# Premier test aptitude échouer



## El-brock (6 Jun 2015)

Bonjour j'ai échouer mon 1 er test d'aptitude et mon problème c'est que j'ai un trouble d'attention et que pour lais math je ne suis pas rapide et que si je le fait une 2 me fois j'ai peur de ne pas réussir le minimum pour passer. Ça fait 2 ans que je nais pas faite de math j'ai fini mon seg 5 ya 10 mois et j'ai eu une peine d'amour et je prend des antidépresseurs et Acose de ça même si je passe peut-être les test aptitude je ne sais pas si j'ai des chance vu que je prend dais pilule. PS je ne me suis jamais droguer et j'ai toujours être un travailleur et je nais pas de casier judiciaire je respecte les lois civil et j'ai jamais eu de problème d'alcool aussi mais mon défaut c'est que j'ai des trouble d'apprentissage et j'ai pleure que cela me pose problème. J'ai 19ans et la job que je voulais faire 1choix sapeur de combat 2em choix infranterie 3ème rien.


----------



## KingWongQc (6 Jun 2015)

je crois que ta meilleure option est d'aller à ton centre de recrutement et discuter de ta situation avec un recruteur.


----------



## greythunders99 (21 Jun 2015)

Je te conseillerais de faire des exercices de pratique, puisque tu dois attendre deux mois minimum avant de pouvoir le refaire et prendre le temps de remonter la pente(dépression). Ce qui peut jouer contre toi, c'est ton déficit d'attention, même si tu es médicamenté et la dépression... Je crois que le TDAH est une raison pour laquelle ton médical pourrait se voir refusé et t'empêcher d'être déclaré apte à l'enrôlement. Donc, tu peux soit: continuer à te battre et à faire tout ton possible et voir, si tu es apte à l'enrôlement malgré cela.

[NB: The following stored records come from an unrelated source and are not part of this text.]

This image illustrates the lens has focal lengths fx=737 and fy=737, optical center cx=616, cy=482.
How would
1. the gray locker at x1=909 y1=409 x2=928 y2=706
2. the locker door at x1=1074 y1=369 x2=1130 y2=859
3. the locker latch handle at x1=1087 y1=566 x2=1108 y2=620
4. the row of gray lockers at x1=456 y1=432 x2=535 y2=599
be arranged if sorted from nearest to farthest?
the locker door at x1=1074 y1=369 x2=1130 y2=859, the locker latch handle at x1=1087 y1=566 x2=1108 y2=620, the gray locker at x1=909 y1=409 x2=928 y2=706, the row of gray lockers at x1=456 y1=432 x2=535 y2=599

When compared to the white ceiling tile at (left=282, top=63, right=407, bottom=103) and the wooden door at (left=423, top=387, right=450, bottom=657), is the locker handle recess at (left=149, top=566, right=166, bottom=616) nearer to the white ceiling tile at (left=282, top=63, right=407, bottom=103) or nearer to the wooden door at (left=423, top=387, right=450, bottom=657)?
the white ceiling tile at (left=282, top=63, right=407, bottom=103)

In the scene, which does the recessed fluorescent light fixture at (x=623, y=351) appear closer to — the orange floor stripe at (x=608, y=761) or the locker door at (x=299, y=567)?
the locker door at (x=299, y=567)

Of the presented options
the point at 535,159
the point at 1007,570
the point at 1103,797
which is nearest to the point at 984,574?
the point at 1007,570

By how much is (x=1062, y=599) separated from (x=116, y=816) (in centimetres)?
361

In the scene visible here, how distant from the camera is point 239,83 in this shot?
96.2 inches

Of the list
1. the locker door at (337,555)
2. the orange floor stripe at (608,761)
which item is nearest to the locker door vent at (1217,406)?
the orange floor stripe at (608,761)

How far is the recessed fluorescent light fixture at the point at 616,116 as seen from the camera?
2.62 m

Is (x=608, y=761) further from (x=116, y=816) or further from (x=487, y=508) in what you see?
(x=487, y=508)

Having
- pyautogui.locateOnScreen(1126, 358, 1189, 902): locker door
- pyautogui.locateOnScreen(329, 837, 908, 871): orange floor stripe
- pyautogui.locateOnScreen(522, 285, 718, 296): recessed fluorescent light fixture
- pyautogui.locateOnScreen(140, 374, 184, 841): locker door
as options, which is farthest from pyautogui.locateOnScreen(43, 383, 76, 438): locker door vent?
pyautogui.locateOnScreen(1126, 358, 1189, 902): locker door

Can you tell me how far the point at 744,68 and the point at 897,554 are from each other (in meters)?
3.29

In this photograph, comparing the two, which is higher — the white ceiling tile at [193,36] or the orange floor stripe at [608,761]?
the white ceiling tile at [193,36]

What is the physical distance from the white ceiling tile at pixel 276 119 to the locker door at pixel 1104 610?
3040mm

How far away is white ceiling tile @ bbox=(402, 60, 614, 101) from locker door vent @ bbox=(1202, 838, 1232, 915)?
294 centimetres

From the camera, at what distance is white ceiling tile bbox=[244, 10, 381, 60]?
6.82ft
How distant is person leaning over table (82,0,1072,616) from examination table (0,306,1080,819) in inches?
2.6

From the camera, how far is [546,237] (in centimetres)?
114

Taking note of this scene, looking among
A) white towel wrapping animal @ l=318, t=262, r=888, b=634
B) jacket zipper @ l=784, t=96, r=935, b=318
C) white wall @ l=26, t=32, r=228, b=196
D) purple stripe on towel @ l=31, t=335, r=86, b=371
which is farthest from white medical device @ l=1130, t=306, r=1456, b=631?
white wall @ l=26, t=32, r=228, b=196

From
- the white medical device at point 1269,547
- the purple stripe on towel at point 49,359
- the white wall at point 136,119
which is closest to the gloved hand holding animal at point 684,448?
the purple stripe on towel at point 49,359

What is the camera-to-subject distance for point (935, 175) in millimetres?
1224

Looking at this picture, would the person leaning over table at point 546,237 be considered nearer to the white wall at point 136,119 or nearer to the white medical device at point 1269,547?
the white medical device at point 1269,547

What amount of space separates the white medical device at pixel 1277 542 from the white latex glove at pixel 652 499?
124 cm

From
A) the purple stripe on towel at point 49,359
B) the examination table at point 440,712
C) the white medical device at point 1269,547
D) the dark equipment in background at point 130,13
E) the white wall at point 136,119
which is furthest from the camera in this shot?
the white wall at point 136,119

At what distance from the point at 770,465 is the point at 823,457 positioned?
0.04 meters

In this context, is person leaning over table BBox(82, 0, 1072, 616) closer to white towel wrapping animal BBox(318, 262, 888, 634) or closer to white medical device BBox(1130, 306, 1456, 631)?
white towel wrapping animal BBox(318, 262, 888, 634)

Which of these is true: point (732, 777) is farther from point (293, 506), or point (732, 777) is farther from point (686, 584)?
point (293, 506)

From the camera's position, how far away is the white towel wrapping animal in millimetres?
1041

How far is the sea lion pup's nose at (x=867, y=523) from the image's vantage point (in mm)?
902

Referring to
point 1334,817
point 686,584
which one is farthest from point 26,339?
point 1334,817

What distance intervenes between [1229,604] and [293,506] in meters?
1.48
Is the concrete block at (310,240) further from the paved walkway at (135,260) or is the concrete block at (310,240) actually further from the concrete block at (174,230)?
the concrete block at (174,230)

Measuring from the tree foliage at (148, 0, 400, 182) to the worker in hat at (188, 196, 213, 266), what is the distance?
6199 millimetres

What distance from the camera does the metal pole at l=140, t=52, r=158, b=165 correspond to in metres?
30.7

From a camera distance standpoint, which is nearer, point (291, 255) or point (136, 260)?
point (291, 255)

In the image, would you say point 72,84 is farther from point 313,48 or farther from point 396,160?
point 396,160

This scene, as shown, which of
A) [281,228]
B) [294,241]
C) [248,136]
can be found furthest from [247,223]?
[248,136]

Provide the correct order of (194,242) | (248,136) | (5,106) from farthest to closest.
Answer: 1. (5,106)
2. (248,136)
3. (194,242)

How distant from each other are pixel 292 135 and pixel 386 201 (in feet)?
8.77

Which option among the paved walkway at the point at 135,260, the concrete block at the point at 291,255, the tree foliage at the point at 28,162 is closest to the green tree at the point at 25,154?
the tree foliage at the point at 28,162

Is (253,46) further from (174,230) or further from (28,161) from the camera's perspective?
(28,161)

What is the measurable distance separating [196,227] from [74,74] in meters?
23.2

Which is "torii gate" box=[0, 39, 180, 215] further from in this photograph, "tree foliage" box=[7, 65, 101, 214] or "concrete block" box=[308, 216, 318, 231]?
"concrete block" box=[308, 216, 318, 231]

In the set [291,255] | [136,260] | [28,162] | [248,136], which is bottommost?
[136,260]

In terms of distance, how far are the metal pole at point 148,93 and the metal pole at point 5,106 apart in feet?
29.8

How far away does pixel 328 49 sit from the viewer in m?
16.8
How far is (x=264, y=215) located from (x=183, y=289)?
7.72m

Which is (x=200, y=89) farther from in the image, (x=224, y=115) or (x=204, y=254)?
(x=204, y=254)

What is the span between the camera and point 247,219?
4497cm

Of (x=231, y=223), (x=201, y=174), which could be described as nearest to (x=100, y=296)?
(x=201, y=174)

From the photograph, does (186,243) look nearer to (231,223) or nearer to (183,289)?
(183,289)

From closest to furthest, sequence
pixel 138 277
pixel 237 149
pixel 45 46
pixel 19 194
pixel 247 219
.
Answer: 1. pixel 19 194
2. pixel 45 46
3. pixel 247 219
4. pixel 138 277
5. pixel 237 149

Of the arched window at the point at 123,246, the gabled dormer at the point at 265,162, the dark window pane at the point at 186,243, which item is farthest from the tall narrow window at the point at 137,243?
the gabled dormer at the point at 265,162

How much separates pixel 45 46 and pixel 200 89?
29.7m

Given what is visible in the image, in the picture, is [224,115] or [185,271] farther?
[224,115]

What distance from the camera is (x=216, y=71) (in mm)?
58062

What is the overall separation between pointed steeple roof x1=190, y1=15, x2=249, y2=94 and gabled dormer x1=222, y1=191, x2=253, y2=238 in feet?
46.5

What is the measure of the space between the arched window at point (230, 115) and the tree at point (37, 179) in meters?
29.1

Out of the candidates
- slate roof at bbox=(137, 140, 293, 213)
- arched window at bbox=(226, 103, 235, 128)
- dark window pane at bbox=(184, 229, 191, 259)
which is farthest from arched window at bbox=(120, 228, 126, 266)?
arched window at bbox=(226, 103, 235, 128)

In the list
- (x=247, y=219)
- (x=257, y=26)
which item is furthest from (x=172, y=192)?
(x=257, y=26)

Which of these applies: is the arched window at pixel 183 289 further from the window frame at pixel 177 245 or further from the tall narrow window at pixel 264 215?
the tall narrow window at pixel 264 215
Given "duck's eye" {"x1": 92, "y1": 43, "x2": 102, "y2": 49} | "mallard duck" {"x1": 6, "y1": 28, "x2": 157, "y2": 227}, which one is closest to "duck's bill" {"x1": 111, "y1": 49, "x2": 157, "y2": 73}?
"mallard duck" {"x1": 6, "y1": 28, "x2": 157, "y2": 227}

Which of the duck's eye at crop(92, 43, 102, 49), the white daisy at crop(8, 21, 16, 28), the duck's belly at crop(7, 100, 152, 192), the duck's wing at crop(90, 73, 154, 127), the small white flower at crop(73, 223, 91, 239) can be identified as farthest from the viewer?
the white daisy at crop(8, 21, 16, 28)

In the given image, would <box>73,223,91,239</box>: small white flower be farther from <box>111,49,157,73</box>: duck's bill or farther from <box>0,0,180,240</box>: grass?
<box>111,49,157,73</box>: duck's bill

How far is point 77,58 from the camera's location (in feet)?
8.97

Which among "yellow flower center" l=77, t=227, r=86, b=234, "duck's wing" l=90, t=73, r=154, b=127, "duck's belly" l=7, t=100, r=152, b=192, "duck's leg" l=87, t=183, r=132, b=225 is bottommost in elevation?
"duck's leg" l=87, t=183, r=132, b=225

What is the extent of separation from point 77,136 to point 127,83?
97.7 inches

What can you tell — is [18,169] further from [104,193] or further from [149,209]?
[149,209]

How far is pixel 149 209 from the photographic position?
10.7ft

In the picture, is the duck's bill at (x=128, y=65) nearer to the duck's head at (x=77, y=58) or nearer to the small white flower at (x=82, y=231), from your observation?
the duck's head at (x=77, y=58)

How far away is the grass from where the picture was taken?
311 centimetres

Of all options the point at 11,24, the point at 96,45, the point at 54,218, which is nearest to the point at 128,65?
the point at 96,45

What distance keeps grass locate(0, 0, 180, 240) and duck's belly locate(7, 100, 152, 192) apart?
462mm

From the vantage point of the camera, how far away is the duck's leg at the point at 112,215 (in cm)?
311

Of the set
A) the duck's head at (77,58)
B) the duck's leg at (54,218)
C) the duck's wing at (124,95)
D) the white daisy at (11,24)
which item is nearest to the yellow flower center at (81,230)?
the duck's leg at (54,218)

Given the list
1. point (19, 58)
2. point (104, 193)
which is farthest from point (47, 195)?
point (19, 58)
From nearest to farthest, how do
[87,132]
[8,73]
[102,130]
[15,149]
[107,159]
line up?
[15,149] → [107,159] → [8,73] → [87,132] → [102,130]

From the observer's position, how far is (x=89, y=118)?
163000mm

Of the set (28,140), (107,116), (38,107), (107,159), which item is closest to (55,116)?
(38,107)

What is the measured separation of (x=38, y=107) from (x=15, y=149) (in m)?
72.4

Cependant, ne prends pas pour acquis et n'espère pas trop pour rien, des fois où ça ne fonctionnerait pas... Donc, en attendant, je te conseille de trouver un métier au civil ou un DEP qui t'intéresse et qui te mènera à un métier que tu aimeras quand même. (surtout que l'approbation du médical peut être très longue). Ce sont les meilleurs conseils que je peux te donner. À toi de voir maintenant!

Bonne chance!


----------



## Les Paul jr (17 Jul 2015)

Salut, 

Je te conseille fortement de régler tes problèmes personnelles qui pourraient jouer contre toi pour rentrer dans les forces ( DEPRESSION ), sinon, tu risques de ne pas passer le médical.

Ensuite, travaille sur tes mathématiques! Voit un tuteur si il le faut mais entraîne toi. Tu as vu ce qu'était les problèmes du test d'aptitude, travaille cela.

N'abandonne pas & sache que rien ne presse, même si tu es en processus, prend ton temps pour être certains de passé. Les Forces seront toujours là.

Bonne chance.


----------



## erird (30 Jul 2015)

pour le test d'aptitude, sage que même des universitaire l'on couler.  maintenant que tu sais a quoi t'attendre du test, travaille la dessus.  Continu et fonce.


----------



## ShiftyQc (19 Aug 2015)

Salut à toi ! 


Et bien non sache que  tu n'es pas le seul dans cette situation. J'ai également échoué à ma première tentative et on s'entend que de voir le 3/4 du monde dans la sale de test passer à l'étape suivante alors qu'on te convoque toi dans un bureau pour t'expliquer ton échec, ce n'est clairement pas une bonne journée. Je m'en rappel comme si c'était hier et ça date de voilà 8 ans déjà. Je venais tout juste de finir mon sec 4 et j'étai super nerveux car mon objectif ultime de faire parti de la grande famille. Avec le recul, je me suis rendu compte que je n'étais pas prêt. Trop nerveux et je restai figé sur les questions que je n'étai pas certain de la réponse au lieu de passer à la suivante et revenir plus tard.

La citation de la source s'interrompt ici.